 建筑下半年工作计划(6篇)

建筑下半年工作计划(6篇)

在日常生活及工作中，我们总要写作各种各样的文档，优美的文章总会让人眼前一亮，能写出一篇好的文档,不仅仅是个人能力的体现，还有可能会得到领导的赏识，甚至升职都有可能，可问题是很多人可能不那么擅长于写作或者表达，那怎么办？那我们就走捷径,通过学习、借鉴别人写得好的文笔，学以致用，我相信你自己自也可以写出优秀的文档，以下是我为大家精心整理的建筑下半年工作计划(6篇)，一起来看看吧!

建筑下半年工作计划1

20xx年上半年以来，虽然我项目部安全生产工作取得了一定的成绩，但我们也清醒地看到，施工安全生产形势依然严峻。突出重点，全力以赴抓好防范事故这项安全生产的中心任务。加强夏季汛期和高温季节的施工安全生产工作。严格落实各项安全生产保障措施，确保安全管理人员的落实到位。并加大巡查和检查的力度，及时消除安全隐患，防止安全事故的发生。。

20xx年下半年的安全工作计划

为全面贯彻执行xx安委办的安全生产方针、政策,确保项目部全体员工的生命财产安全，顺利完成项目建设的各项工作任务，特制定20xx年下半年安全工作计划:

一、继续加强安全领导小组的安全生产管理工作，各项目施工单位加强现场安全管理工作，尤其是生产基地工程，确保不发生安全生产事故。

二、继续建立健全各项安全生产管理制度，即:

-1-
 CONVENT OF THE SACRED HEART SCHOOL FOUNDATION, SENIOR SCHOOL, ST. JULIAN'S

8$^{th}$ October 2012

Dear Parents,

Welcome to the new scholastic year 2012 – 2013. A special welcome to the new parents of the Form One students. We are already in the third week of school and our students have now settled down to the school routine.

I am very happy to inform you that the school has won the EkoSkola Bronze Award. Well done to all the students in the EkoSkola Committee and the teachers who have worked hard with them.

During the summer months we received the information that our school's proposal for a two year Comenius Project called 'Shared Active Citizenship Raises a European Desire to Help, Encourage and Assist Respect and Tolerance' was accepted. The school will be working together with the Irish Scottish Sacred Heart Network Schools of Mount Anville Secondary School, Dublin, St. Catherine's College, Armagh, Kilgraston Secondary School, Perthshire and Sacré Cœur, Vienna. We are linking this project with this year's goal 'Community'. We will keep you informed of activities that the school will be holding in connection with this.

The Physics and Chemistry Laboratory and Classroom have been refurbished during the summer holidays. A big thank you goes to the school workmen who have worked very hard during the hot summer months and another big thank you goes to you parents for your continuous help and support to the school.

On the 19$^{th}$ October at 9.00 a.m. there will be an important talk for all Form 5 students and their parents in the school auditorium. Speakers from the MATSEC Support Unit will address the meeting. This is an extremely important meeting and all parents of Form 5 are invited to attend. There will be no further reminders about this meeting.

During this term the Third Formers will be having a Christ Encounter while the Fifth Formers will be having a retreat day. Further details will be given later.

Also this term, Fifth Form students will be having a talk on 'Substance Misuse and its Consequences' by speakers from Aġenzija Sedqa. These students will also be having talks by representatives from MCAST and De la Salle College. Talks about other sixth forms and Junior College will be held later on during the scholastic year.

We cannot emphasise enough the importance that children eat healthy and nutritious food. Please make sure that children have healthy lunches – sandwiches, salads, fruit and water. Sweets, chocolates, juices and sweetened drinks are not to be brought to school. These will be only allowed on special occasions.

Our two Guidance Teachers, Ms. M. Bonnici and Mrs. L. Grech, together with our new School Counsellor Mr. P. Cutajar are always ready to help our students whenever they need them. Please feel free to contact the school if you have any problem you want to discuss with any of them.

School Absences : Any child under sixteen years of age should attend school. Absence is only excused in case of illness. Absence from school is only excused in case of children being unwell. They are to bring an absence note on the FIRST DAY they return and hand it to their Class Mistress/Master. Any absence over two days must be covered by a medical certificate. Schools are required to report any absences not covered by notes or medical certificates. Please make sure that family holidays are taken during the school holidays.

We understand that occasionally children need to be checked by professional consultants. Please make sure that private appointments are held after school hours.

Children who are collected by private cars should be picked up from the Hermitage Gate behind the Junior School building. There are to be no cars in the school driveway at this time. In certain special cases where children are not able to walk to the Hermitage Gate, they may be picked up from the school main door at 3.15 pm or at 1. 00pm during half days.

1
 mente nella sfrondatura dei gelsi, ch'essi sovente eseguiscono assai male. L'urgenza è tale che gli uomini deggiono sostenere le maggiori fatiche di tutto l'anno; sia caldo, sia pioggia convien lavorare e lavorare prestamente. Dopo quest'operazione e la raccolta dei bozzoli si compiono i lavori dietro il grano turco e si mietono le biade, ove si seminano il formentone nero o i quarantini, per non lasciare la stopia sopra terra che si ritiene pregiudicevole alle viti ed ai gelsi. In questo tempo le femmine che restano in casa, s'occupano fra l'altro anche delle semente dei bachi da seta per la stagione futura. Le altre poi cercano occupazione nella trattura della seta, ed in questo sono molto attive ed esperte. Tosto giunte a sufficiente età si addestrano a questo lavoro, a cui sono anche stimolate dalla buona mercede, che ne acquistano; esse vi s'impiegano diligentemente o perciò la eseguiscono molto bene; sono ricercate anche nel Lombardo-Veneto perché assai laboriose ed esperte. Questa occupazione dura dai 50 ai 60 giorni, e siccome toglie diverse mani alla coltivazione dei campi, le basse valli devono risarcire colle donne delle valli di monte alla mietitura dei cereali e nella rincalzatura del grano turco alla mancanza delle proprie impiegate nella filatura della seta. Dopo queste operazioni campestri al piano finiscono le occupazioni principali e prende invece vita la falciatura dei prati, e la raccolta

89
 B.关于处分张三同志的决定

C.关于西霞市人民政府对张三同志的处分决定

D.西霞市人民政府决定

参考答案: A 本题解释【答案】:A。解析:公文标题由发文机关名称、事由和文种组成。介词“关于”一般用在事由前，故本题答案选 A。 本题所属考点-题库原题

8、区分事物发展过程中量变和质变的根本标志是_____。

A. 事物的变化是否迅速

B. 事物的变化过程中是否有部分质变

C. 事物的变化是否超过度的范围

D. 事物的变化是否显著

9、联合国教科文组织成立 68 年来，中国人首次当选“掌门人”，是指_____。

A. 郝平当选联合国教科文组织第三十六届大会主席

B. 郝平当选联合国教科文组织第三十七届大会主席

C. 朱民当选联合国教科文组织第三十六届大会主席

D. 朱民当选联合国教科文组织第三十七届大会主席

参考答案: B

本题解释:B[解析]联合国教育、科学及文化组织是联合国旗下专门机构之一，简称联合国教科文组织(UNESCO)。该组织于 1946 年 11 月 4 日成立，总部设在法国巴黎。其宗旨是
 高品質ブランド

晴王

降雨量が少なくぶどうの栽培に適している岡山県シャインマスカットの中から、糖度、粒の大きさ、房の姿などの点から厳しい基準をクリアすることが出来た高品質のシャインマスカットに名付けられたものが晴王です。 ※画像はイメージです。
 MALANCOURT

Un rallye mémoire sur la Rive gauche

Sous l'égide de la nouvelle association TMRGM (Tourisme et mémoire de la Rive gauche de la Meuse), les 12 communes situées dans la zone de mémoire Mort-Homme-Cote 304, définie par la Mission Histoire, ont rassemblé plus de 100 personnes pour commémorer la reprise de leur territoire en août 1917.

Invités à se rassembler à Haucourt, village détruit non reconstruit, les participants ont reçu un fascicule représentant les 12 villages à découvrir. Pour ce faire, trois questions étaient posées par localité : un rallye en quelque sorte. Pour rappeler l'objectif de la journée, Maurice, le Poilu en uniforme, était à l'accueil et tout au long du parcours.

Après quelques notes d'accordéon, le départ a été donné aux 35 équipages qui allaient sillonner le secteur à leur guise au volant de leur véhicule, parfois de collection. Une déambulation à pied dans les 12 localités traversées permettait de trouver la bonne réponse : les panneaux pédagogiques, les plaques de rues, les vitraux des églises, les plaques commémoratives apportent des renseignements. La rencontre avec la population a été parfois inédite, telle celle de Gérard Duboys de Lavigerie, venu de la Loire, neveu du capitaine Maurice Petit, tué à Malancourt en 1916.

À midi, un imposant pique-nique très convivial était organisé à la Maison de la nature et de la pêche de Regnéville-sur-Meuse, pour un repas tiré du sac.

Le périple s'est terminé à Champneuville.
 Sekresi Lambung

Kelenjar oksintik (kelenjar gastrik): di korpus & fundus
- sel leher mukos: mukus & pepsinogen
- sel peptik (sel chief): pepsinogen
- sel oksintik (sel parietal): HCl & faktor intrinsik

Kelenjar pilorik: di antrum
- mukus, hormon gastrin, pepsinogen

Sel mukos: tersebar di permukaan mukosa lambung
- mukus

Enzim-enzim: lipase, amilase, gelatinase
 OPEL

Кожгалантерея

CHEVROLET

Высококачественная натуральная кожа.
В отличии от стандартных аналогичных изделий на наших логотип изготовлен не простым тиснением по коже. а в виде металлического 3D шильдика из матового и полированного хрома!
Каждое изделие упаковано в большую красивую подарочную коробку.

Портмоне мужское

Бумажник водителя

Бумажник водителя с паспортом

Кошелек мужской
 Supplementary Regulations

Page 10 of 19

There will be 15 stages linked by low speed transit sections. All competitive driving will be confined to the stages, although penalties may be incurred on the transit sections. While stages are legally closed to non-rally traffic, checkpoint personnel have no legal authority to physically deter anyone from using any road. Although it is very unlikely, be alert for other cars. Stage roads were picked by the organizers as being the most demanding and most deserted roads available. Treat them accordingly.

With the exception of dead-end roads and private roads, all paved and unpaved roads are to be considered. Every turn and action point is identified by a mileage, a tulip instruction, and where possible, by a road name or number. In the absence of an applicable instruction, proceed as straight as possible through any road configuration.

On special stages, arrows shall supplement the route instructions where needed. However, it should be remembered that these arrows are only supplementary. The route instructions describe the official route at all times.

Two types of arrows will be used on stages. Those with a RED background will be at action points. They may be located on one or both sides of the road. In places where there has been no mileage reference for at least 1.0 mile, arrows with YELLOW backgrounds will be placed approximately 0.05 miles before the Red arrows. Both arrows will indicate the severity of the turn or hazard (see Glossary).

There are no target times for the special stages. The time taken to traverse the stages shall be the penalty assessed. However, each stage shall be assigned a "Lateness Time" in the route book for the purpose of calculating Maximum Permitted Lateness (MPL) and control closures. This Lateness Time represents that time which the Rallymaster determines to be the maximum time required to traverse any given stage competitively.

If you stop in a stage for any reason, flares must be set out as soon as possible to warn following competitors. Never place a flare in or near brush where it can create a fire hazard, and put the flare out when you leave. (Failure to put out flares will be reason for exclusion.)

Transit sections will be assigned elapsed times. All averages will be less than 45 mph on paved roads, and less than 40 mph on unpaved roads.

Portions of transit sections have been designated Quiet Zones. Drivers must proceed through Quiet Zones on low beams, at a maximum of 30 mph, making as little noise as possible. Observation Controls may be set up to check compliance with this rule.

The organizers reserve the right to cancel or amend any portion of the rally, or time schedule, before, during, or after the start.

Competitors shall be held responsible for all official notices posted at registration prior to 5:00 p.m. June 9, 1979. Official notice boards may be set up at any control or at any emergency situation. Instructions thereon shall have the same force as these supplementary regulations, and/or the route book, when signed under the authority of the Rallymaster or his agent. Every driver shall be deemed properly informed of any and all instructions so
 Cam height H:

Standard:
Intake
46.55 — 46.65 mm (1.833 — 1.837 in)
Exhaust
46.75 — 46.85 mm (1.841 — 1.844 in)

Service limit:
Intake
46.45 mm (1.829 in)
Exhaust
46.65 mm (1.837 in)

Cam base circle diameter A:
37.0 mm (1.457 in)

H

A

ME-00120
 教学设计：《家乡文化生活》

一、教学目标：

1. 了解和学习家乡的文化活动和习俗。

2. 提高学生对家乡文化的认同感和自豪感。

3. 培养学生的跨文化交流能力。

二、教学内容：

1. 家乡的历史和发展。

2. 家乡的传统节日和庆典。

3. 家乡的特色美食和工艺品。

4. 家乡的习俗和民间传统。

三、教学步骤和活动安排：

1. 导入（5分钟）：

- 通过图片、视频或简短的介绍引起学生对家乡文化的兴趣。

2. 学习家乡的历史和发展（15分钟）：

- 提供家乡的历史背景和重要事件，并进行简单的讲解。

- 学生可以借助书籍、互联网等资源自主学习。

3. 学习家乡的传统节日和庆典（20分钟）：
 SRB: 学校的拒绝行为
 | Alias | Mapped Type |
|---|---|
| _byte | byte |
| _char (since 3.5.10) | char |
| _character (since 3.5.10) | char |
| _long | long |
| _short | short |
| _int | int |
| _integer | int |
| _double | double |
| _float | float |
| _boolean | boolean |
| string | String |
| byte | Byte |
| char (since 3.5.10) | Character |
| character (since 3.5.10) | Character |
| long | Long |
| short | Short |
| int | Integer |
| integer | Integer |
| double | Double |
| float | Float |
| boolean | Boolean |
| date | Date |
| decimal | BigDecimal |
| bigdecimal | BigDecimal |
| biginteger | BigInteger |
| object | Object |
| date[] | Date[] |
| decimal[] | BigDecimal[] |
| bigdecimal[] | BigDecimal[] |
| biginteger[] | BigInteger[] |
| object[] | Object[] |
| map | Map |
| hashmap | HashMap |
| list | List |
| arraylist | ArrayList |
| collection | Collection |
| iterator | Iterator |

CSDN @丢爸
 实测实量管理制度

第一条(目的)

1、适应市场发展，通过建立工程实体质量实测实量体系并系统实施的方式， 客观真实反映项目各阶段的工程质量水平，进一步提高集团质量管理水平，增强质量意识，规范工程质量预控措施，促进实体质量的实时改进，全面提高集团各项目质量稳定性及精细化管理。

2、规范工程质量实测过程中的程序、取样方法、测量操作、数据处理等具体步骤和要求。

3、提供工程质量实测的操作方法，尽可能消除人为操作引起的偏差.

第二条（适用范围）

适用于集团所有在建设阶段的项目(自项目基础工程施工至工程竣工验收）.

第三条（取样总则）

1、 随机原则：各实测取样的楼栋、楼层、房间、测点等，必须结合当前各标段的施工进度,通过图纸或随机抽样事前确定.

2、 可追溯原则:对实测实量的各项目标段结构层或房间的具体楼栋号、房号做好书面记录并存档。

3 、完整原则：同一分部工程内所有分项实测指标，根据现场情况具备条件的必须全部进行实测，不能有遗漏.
────────────────
_Task requirements_
From the entries above, extract only the lines running from the one containing "46.55 — 46.65 mm (1.833 — 1.837 in)" through the one containing "integer | Integer |", inclusive.

_Response for this exercise_
46.55 — 46.65 mm (1.833 — 1.837 in)
Exhaust
46.75 — 46.85 mm (1.841 — 1.844 in)

Service limit:
Intake
46.45 mm (1.829 in)
Exhaust
46.65 mm (1.837 in)

Cam base circle diameter A:
37.0 mm (1.457 in)

H

A

ME-00120
 教学设计：《家乡文化生活》

一、教学目标：

1. 了解和学习家乡的文化活动和习俗。

2. 提高学生对家乡文化的认同感和自豪感。

3. 培养学生的跨文化交流能力。

二、教学内容：

1. 家乡的历史和发展。

2. 家乡的传统节日和庆典。

3. 家乡的特色美食和工艺品。

4. 家乡的习俗和民间传统。

三、教学步骤和活动安排：

1. 导入（5分钟）：

- 通过图片、视频或简短的介绍引起学生对家乡文化的兴趣。

2. 学习家乡的历史和发展（15分钟）：

- 提供家乡的历史背景和重要事件，并进行简单的讲解。

- 学生可以借助书籍、互联网等资源自主学习。

3. 学习家乡的传统节日和庆典（20分钟）：
 SRB: 学校的拒绝行为
 | Alias | Mapped Type |
|---|---|
| _byte | byte |
| _char (since 3.5.10) | char |
| _character (since 3.5.10) | char |
| _long | long |
| _short | short |
| _int | int |
| _integer | int |
| _double | double |
| _float | float |
| _boolean | boolean |
| string | String |
| byte | Byte |
| char (since 3.5.10) | Character |
| character (since 3.5.10) | Character |
| long | Long |
| short | Short |
| int | Integer |
| integer | Integer |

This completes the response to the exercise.